Evening strolls through the orchard became a regular pastime, and oldest daughter, Grace—still sweet but no longer a baby—was soon working in the farm kitchen. Greg and Melissa, avid gardeners themselves, often helped my dad with projects in the orchard—planting trees, thinning peaches, gathering pruned sticks. Melissa’s grandparents owned a large farm in Torrington, and she grew up helping her dad at the farm picking strawberries, tending to the animals and other crops.

A talented baker, and one of the sweetest people I’ve ever met, she has spent the past 25 years as an oncology nurse. Melissa is magically balancing her days between a nursing career and managing the bakery. Greg works in medical IT and comes from a family of medical professionals.
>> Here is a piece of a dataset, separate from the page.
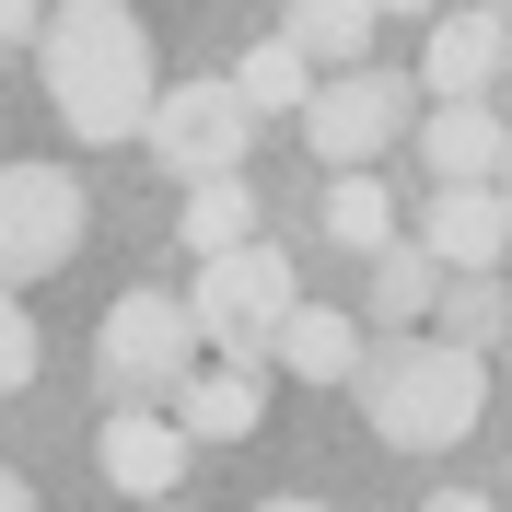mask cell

He does admit, however, that in a sixth-grade career discussion he declared, “I’d love to be a farmer!”, and he did grow up with lots of pets.

On a family trip to the Outer Banks early last year, Greg and Melissa were looking out over the beautiful seashore, which they adore, and realized that it was not actually the kind of place where they wanted to end up. What they wanted, they reflected, was to be like Tom and Ginny, whom they saw as dedicated stewards of a land that they loved and deeply rooted in the fabric of the community, still choosing to work the farm in their 80s. Returning from their trip, they visited with my parents on the porch of the bakery to discuss possibilities and Greg recalls that my mom’s first response was “Are you crazy?” A valid question, for sure. You might have to be just a little bit nuts to voluntarily choose to be a farmer.

Despite their day jobs, Greg and Melissa plan to be fully active at the orchard. On any given visit to the farm store, you are likely to run into a member of the Bennett family, in addition to the rest of the familiar orchard team. Devon Kaczka—our rock during this transition—will still be running the baking operations. Melissa has been working side-by-side with Devon for much of the past year learning the ropes in the kitchen. When our dad’s health was declining last fall,

Greg stepped in and helped peel apples for pies. Greg has been navigating through the haystack of farm tasks: tractor repair, fence mending, tree pruning, predator patrol and so on.

Sadly, the living, loving, breathing user manual for the orchard was lost when our dad passed in December. He knew how everything functioned, or malfunctioned, and had engineered  myriad creative custom fixes and repairs. We are all working together to decipher how all of the pieces fit together as Greg steps into the Farmer Tom role. Ginny is still nearby in the farmhouse, sharing knowledge of the gardens and plantings and the many nuances of the orchard while the Bennett family acclimates to this crazy farm life.

So, what’s next? Greg and Melissa simply want to build on Tom and Ginny’s legacy. To keep Lost Acres Orchard a small family community treasure. To work with the local farm community to maintain the agricultural beauty of this town. To be stewards of the land. They look forward to getting to know our fabulous orchard family—friends who visit once a week, families who come apple-picking in the fall, or folks who can’t imagine Thanksgiving without Lost Acres pies. They fully appreciate the challenges ahead of them, but look forward to the adventure.

This transition has certainly been bittersweet, but we feel so fortunate that such good people will be carrying on our family tradition. Thank you to the Bennett Family for nurturing this place that means so much to so many. And thank you to mom and dad for all of the lessons learned and memories made—and for giving us wings.